▶ **Texte source**
De John Langan, j’ai déjà raté The Fisherman, qui avait été accueilli par un concert de louanges. Aussi, quand celui-ci est sorti, je ne me suis posé aucune question ; achat rapide, et lecture qui l’était tout autant. Je suis content de l’avoir lu en premier, car nous sommes en présence d’une aventure éditoriale classique : un auteur qui met du temps à traverser l’Atlantique, qui est traduit directement avec son meilleur texte ; puis d’autres viennent, plus anciens et peut-être moins bons ?
Je peux donc parler de House of Windows, son premier roman, sans faire de comparaison. Et j’ai beaucoup aimé ce texte qui semble être de prime abord une simple histoire de maison hantée – vue et lue 1001 fois – mais qui interroge surtout les relations familiales toxiques et les traumas de l’Amérique.

▶ **Liste des consignes**
**a)** Reproduisez, s'il vous plaît, le passage de la critique qui commence par « De John Langan, j’ai » et se termine par « traumas de l’Amérique. ».
**b)** D'après la critique, quel est le premier roman de John Langan ?

Données web image-texte:
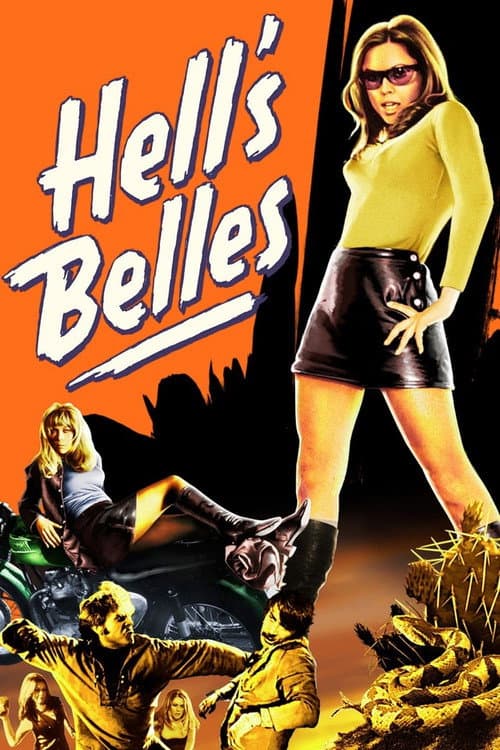 Poster for Hell's Belles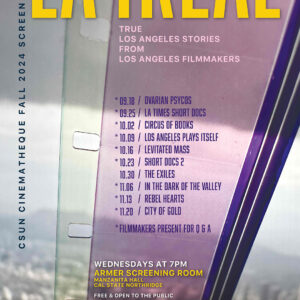 cinematheque poster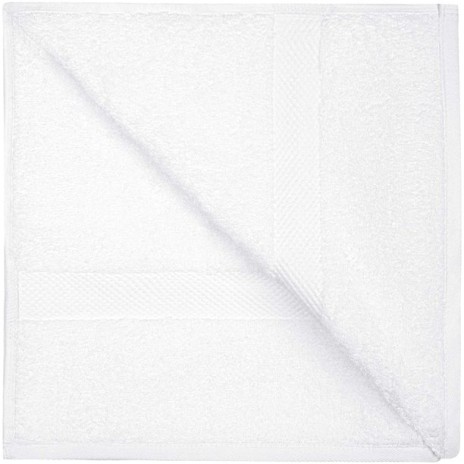 Set 4 prosoape hotel, bumbac 100%, TAC, 650gr/m2, 50x90cm, alb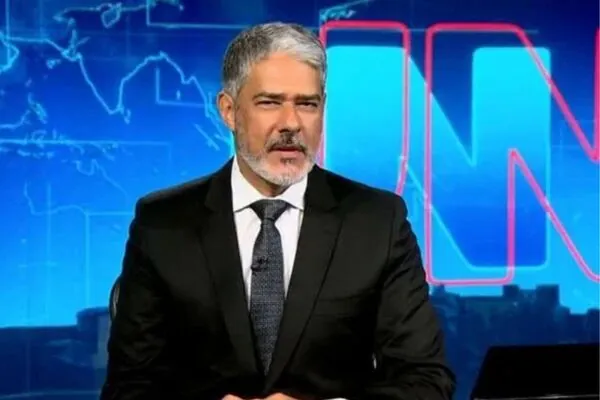 VALOR EXORBITANTE - Salário de William Bonner vaza e valor impressiona: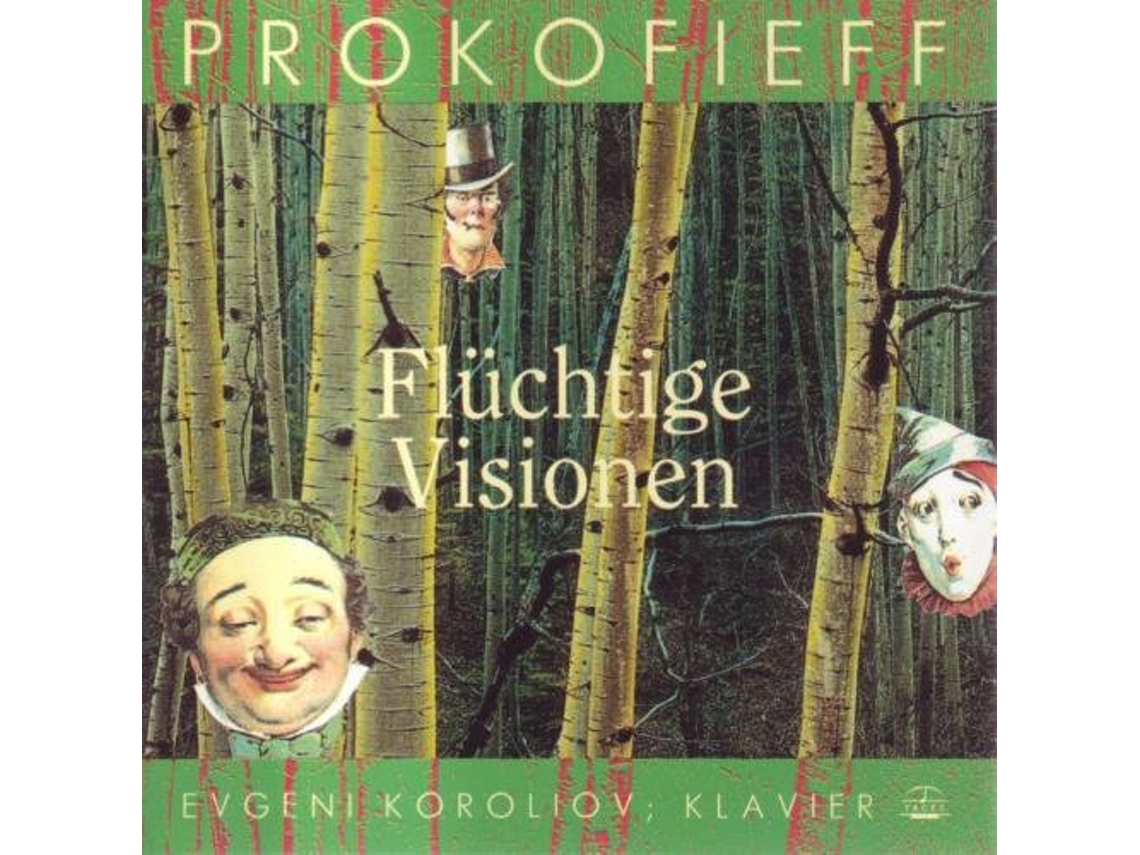 CD Prokofieff - Evgeni Koroliov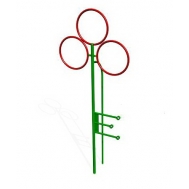 Мишень для бросания мяча ZION Золотой ключик (СЭ133)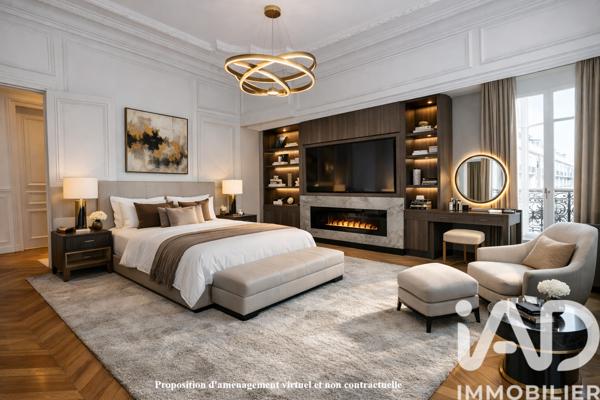 Appartement à vendre 8 pièces 240 m² Paris 8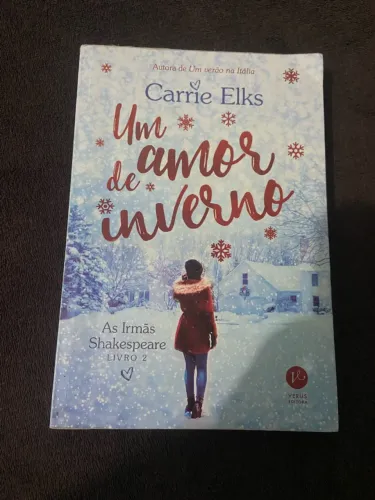 Livro Um Amor de Inverno - Carrie Elks | Romance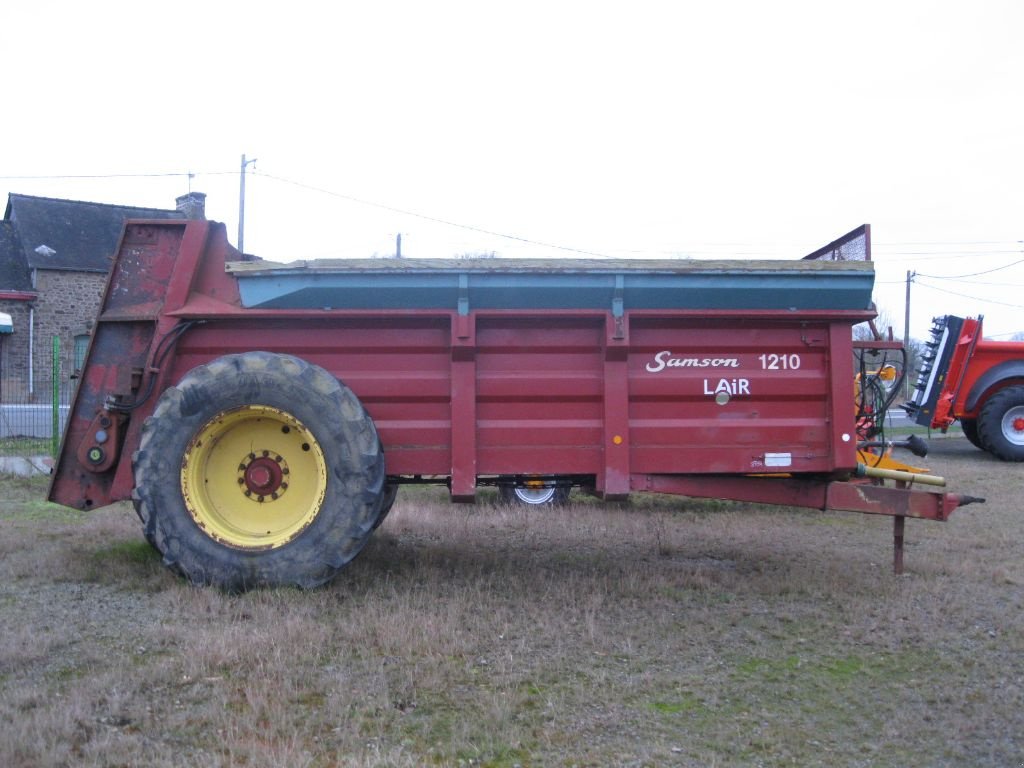 Dungstreuer tip Samson 1210, Gebrauchtmaschine in BRECE (Poză 3)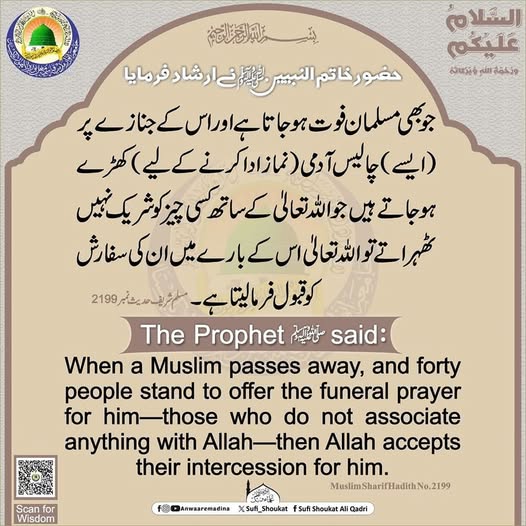 سفارش کو قبول فرمالیتا ہے
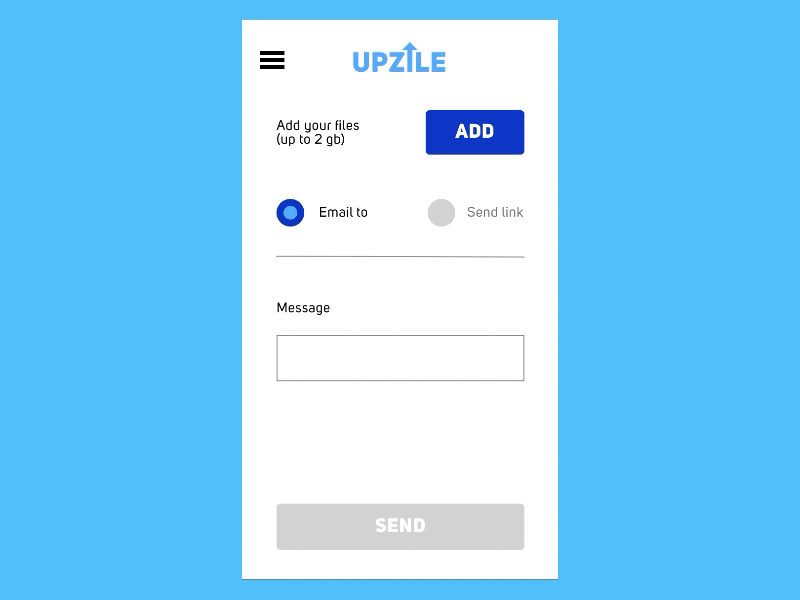 031 animation daily ui dailyuichallenge design file upload files flinto fredy sosa ui upload ux ux en espanol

▶ **Corrigé**
**a)**
De John Langan, j’ai déjà raté The Fisherman, qui avait été accueilli par un concert de louanges. Aussi, quand celui-ci est sorti, je ne me suis posé aucune question ; achat rapide, et lecture qui l’était tout autant. Je suis content de l’avoir lu en premier, car nous sommes en présence d’une aventure éditoriale classique : un auteur qui met du temps à traverser l’Atlantique, qui est traduit directement avec son meilleur texte ; puis d’autres viennent, plus anciens et peut-être moins bons ?
Je peux donc parler de House of Windows, son premier roman, sans faire de comparaison. Et j’ai beaucoup aimé ce texte qui semble être de prime abord une simple histoire de maison hantée – vue et lue 1001 fois – mais qui interroge surtout les relations familiales toxiques et les traumas de l’Amérique.

**b)** House of Windows.